El idioma español es verdaderamente una maravilla. Más allá de que la Real Academia Española esté cada vez más permeable a la introducción y aceptación de vocablos que nada tienen que ver con la lengua de Cervantes, pocos idiomas en el mundo ofrecen tantas posibilidades diferentes para llamar a una misma cosa. Y ninguna insinúa tantas ofertas poéticas para convertir a un objeto trivial y probablemente desprovisto de cualquier sesgo literario, en una propuesta de amor.
Por eso enoja (irrita, exaspera, molesta, perturba, ofusca... he aquí un ejemplo de cuanto decíamos en el primer párrafo) que el indefenso español se vea tan impiadosamente atacado por enemigos de toda laya provenientes de distintos frentes.
Alfredo López Períes, en un artículo de reciente publicación, manifestó como propia una indignación colectiva que R&TA comparte: “ Una compañía líder de telefonía celular no ha tenido mejor idea que presentar, por medio de una costosa campaña de publicidad, el primer diccionario para los aficionados al chat”.
Tras enumerar esa jeroglífica conjunción de letras y signos inconexos que en un nuevo idioma quieren significar cosas que antes se decían de otra manera, López Períes reflexiona que esa serie de “disparates idiomáticos permitirán que, a través de un medio de comunicación tan popular como el ´chateo´, sobre todos los jóvenes, se expresen con una pobreza tremenda”.

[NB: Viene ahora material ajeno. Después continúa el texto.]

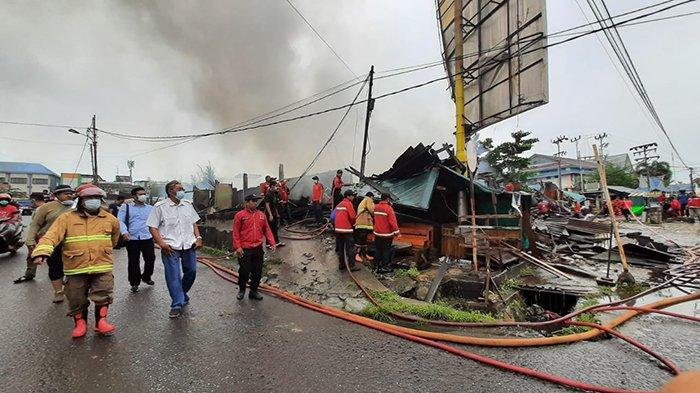 Bupati Sintang, Jarot Winarno meninjau Komplek pasar Inpres, di Jalan Partisipasi, Kelurahan Tanjung Puri, Kecamatan Sintang, yang ludes terbakar.
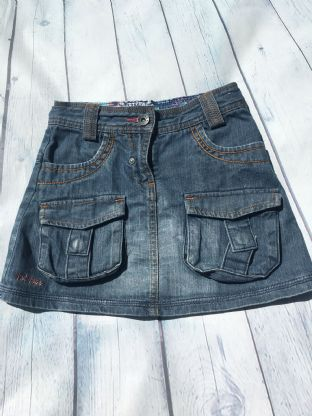 FatFace denim skirt with pockets age 6-7
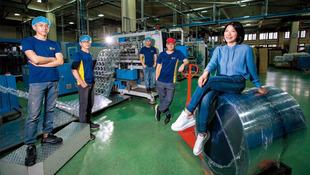 亞洲塑膠盒女王逆境重生》疫情下的台灣,此時最需要的新價值!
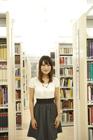 図書室に立つ女子学生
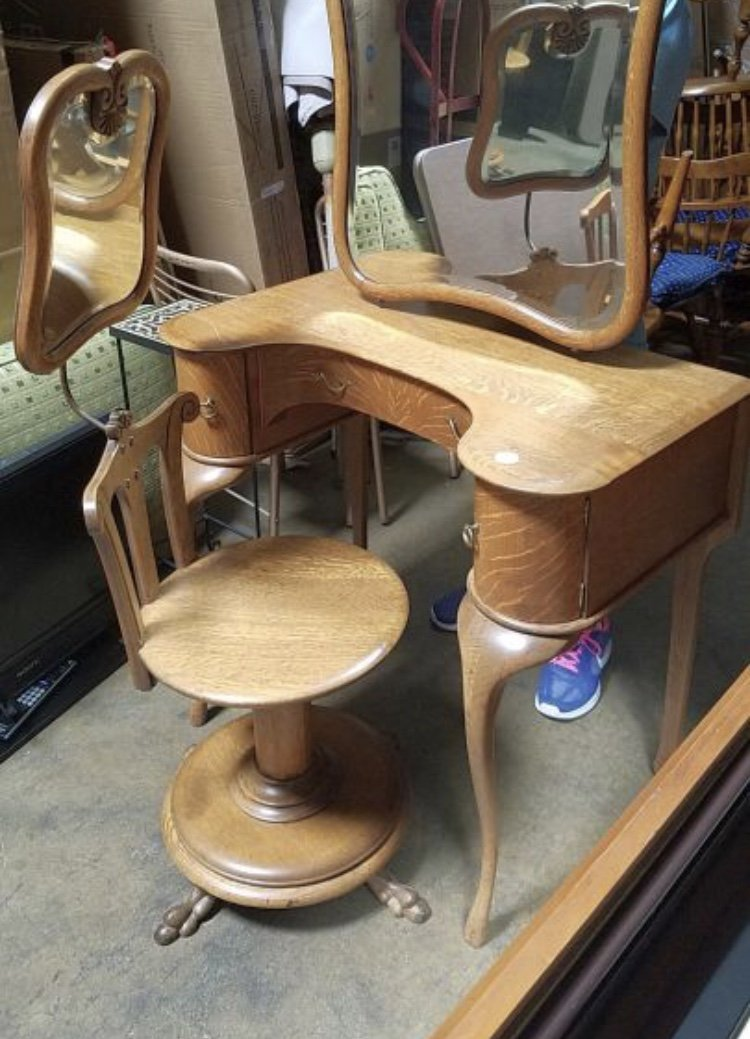 Year And Value Of Dressing Table And Chair With Attached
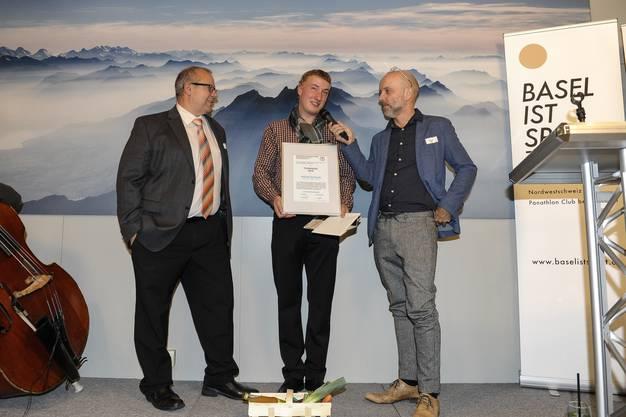Den Förderpreis erhält Schiesssportler Adrian Schaub (mitte ) ,Laudator Rico Freiermuth und Gregor Dill.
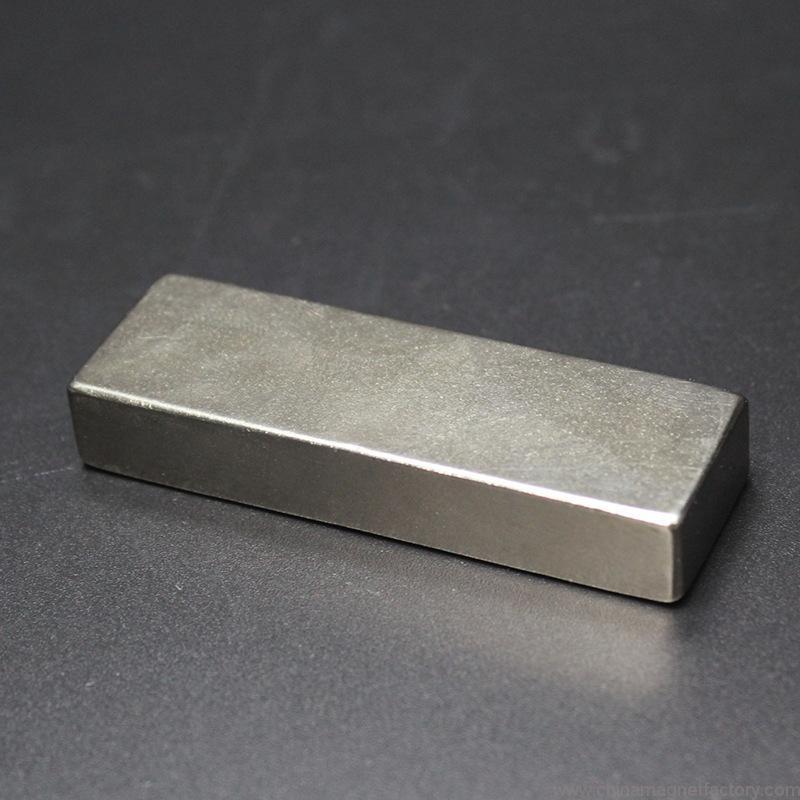 top-grade-block-ndfeb-magnet-f60x20x10mm-03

El brillante artículo es, sin embargo, incompleto. Porque la deformación del idioma y su bastardeo permanente, es muy anterior al chat. Constantemente y desde hace décadas vienen atentando contra él periodistas, movileros, locutores, publicistas y fundamentalmente docentes de escuelas primarias y secundarias.

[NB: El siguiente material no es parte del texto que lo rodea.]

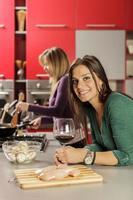 jonge vrouwen in de keuken foto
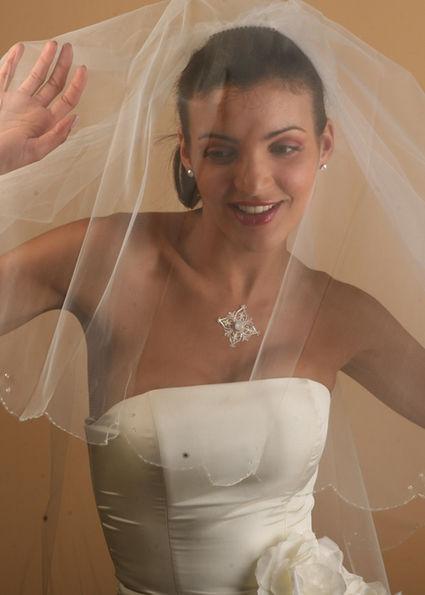 Voile de mariée mi long neuf avec petites perles discrètes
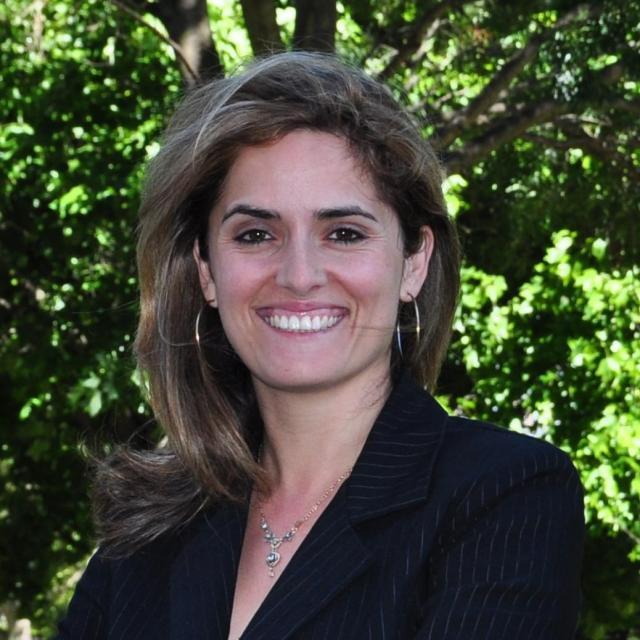 Yelda Mesbah Bartlett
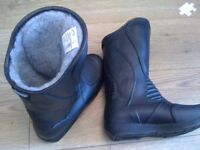 new motorbike boots size 37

¿Qué ocurre con nuestra sociedad que, por no defender, no defiende ni siquiera el código común con el que se comunican sus ciudadanos entre sí?

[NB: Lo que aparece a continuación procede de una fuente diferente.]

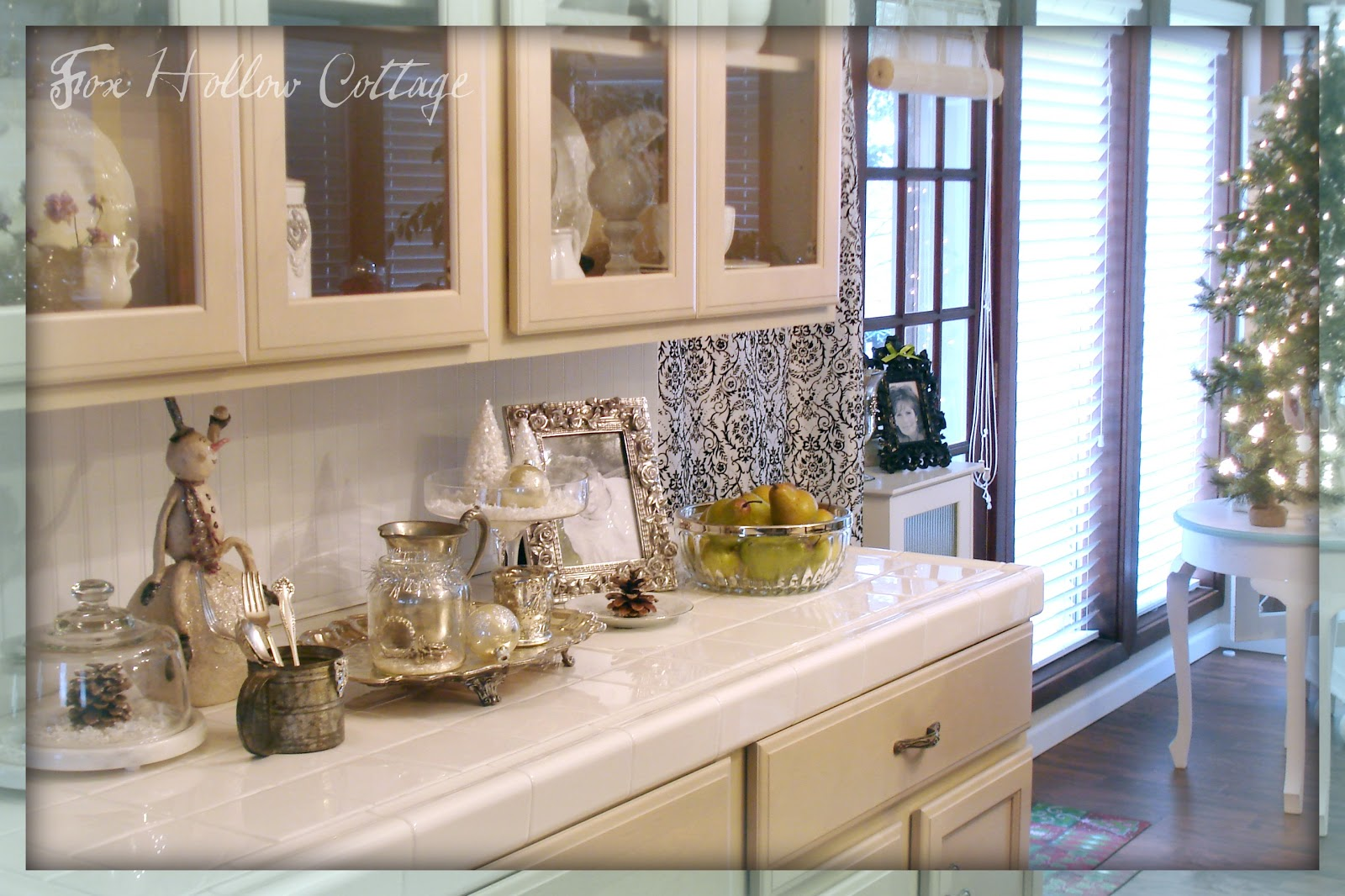 Decorating With Thrift Store Finds {christmas Edition <div><div Class=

En una pared de una Iglesia de la Ciudad de Buenos Aires, una leyenda (según el convencionalismo aceptado, “graffiti”) propone: “Cuide su salud mental, por +fabor+, no entre a la Iglesia”. No hay un error de tipeo, la leyenda dice “fabor”, con B, en lugar de “favor”, como correctamente corresponde.
Alguien, tan anónimo como el autor de la primera frase, agregó –seguramente con la misma indignación que nos sacude al momento de escribir este editorial-: “Sí, pero por favor, no deje de ir a la escuela”.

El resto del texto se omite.